Breaking Multimodal LLM Safety via Video-Driven Prompting
Abstract
Multimodal Large Language Models (MLLMs) have achieved remarkable progress in visual reasoning tasks, such as image and video understanding. Recent studies have introduced several effective image-based jailbreak methods. However, these approaches are often mitigated by pre-defined system prompts and overlook vulnerabilities within the video encoder. In this work, we show that video-based attacks are significantly more effective than image-based ones. Specifically, we find that simply repeating a harmful image across multiple frames to construct a video can bypass the safety mechanisms of MLLMs. Our analysis reveals that unsafe videos are embedded more similarly to safe videos in the model’s representation space than individual harmful images, making them harder to detect.
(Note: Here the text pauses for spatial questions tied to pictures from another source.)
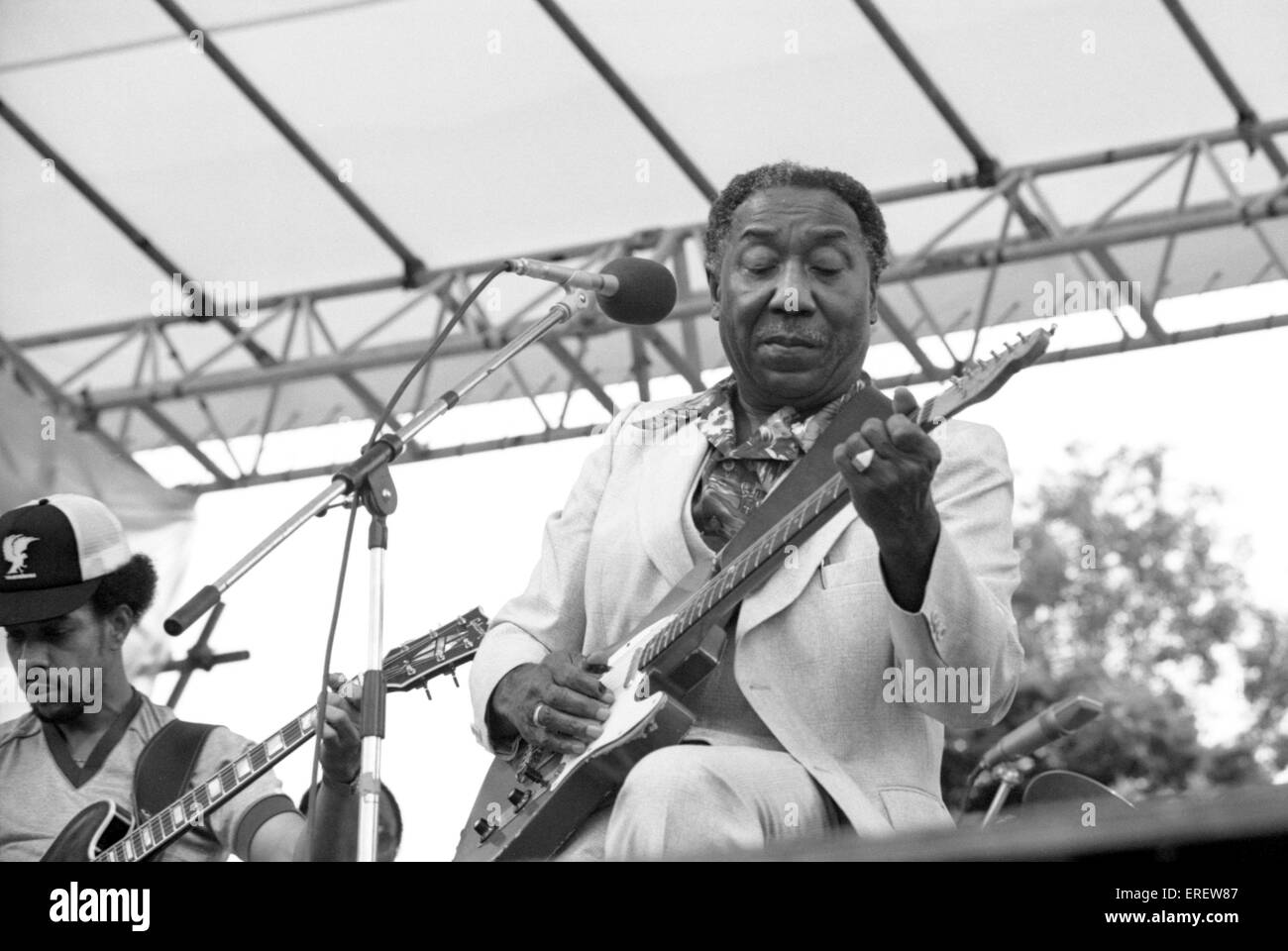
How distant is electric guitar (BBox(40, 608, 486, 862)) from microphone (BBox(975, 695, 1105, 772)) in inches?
54.5

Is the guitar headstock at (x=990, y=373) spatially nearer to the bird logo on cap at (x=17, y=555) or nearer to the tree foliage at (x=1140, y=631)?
the bird logo on cap at (x=17, y=555)

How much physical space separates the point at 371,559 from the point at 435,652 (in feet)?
2.37

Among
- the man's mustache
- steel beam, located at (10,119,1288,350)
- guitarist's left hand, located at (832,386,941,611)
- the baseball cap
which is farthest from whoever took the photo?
steel beam, located at (10,119,1288,350)

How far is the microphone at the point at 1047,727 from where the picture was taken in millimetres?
4582

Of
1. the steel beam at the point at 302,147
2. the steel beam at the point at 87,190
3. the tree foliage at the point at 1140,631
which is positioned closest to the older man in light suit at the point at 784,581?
the steel beam at the point at 302,147

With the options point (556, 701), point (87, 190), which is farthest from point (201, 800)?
point (87, 190)

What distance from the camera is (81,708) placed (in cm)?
432

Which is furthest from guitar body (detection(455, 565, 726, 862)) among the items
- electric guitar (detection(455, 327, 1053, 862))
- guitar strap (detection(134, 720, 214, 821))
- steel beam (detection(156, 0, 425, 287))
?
steel beam (detection(156, 0, 425, 287))

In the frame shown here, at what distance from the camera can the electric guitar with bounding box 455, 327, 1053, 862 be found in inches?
130

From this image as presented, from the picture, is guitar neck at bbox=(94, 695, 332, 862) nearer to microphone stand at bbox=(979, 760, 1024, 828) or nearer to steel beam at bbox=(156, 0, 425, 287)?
microphone stand at bbox=(979, 760, 1024, 828)

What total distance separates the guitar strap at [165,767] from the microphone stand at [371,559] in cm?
103

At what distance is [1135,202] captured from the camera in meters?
8.25

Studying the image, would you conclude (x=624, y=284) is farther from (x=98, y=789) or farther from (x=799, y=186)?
(x=98, y=789)
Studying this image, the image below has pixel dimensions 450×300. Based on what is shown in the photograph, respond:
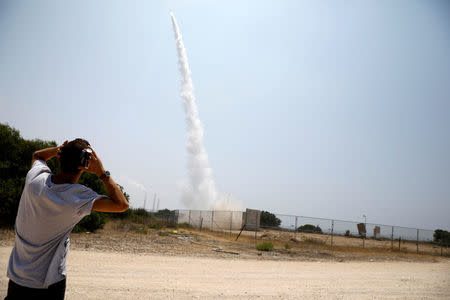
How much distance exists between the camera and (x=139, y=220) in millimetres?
36156

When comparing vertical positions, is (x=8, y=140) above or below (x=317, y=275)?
above

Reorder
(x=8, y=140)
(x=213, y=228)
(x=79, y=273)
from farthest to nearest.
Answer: (x=213, y=228), (x=8, y=140), (x=79, y=273)

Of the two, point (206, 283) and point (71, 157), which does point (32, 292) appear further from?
point (206, 283)

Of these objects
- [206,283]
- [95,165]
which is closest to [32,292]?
[95,165]

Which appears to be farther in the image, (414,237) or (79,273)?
(414,237)

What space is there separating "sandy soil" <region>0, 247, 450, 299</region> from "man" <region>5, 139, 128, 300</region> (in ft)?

Moreover, videos composed of identical frames are processed more like static images and are more likely to trigger safety defenses compared to videos with diverse frames. Motivated by these findings, we propose an algorithm that injects harmful content into typographic videos by interleaving it with diverse, safety-proximal frames, thereby evading MLLM safety alignment. Extensive experiments demonstrate that our approach achieves state-of-the-art jailbreaking performance on several widely-used MLLMs (e.g., VideoLLaMA-2, Qwen2.5-VL, GPT-4.1, and Gemini-2.5) under 16 different safety policies.